Perhatikan, bagaimanapun, bahwa tujuan utama mereka adalah keharmonisan, bukan keadilan atau kebebasan. Ketika dua pihak berselisih, sebuah forum akan mencoba menenangkan mereka dan mendorong kompromi atau toleransi untuk memulihkan keharmonisan masyarakat. Namun, hal ini dapat mengecilkan keadilan dan legalitas yang sebenarnya dari beberapa klaim di mana salah satu pihak telah dirugikan dan tidak ada ganti rugi yang akan diperoleh.
Indonesia memiliki adat istiadat yang saling bertentangan mengenai agama dan potensi sumber ketegangan sosial dan politik lainnya. Sesuai dengan hukum internasional, ia memiliki kewajiban untuk menjunjung tinggi kebebasan beragama, meskipun pelaksanaan kebebasan itu menyinggung orang lain. Dia juga ingin menjunjung tinggi komitmen budayanya yang mengakar pada kerukunan dan toleransi beragama, bahkan jika itu berarti kebebasan beragama yang sejati dapat dibatasi atas nama perdamaian sosial.

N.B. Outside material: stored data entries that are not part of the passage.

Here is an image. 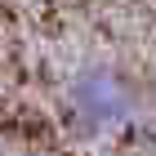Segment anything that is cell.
<instances>
[{
  "label": "cell",
  "instance_id": "obj_1",
  "mask_svg": "<svg viewBox=\"0 0 156 156\" xmlns=\"http://www.w3.org/2000/svg\"><path fill=\"white\" fill-rule=\"evenodd\" d=\"M72 107L89 125H116L129 112V98H125V89H120V80L112 72H85L72 85Z\"/></svg>",
  "mask_w": 156,
  "mask_h": 156
}]
</instances>
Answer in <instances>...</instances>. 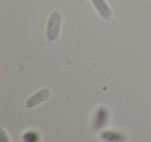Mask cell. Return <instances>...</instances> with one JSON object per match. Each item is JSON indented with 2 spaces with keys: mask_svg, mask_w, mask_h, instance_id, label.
<instances>
[{
  "mask_svg": "<svg viewBox=\"0 0 151 142\" xmlns=\"http://www.w3.org/2000/svg\"><path fill=\"white\" fill-rule=\"evenodd\" d=\"M61 24H62V16L59 12L55 11L50 15L47 24L46 36L50 42H54L60 36Z\"/></svg>",
  "mask_w": 151,
  "mask_h": 142,
  "instance_id": "obj_1",
  "label": "cell"
},
{
  "mask_svg": "<svg viewBox=\"0 0 151 142\" xmlns=\"http://www.w3.org/2000/svg\"><path fill=\"white\" fill-rule=\"evenodd\" d=\"M50 96H51V90L49 88H44V89L35 92L33 96H31L26 101V107L28 109L34 108V107L38 106L42 103L48 101L50 99Z\"/></svg>",
  "mask_w": 151,
  "mask_h": 142,
  "instance_id": "obj_2",
  "label": "cell"
},
{
  "mask_svg": "<svg viewBox=\"0 0 151 142\" xmlns=\"http://www.w3.org/2000/svg\"><path fill=\"white\" fill-rule=\"evenodd\" d=\"M94 9H96L97 14L101 16V19L105 21H110L113 17V11L108 4L106 0H91Z\"/></svg>",
  "mask_w": 151,
  "mask_h": 142,
  "instance_id": "obj_3",
  "label": "cell"
},
{
  "mask_svg": "<svg viewBox=\"0 0 151 142\" xmlns=\"http://www.w3.org/2000/svg\"><path fill=\"white\" fill-rule=\"evenodd\" d=\"M101 139L106 142H125L126 138L124 135L114 131H104L101 134Z\"/></svg>",
  "mask_w": 151,
  "mask_h": 142,
  "instance_id": "obj_4",
  "label": "cell"
},
{
  "mask_svg": "<svg viewBox=\"0 0 151 142\" xmlns=\"http://www.w3.org/2000/svg\"><path fill=\"white\" fill-rule=\"evenodd\" d=\"M108 121V112L105 108H101L99 111H97L96 117H95L94 120V129L99 130L101 129L104 125L107 123Z\"/></svg>",
  "mask_w": 151,
  "mask_h": 142,
  "instance_id": "obj_5",
  "label": "cell"
},
{
  "mask_svg": "<svg viewBox=\"0 0 151 142\" xmlns=\"http://www.w3.org/2000/svg\"><path fill=\"white\" fill-rule=\"evenodd\" d=\"M24 142H38L40 141V135L35 131H28L23 135Z\"/></svg>",
  "mask_w": 151,
  "mask_h": 142,
  "instance_id": "obj_6",
  "label": "cell"
},
{
  "mask_svg": "<svg viewBox=\"0 0 151 142\" xmlns=\"http://www.w3.org/2000/svg\"><path fill=\"white\" fill-rule=\"evenodd\" d=\"M0 142H11L9 136L3 129H1V131H0Z\"/></svg>",
  "mask_w": 151,
  "mask_h": 142,
  "instance_id": "obj_7",
  "label": "cell"
}]
</instances>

Tidak ada solusi mudah untuk standar yang bersaing ini. Banyak orang di Barat dapat menggunakan dosis harmoni yang sehat untuk menangkal individualisme yang berlebihan. Namun Indonesia perlu memperhatikan hak dan kebebasan beragama secara lebih serius, bahkan saat Indonesia berusaha menjaga perdamaian dalam masyarakat multi-agama.
About The Author
“Penjelajah. Pembaca. Praktisi perjalanan ekstrem. Gila sosial total.”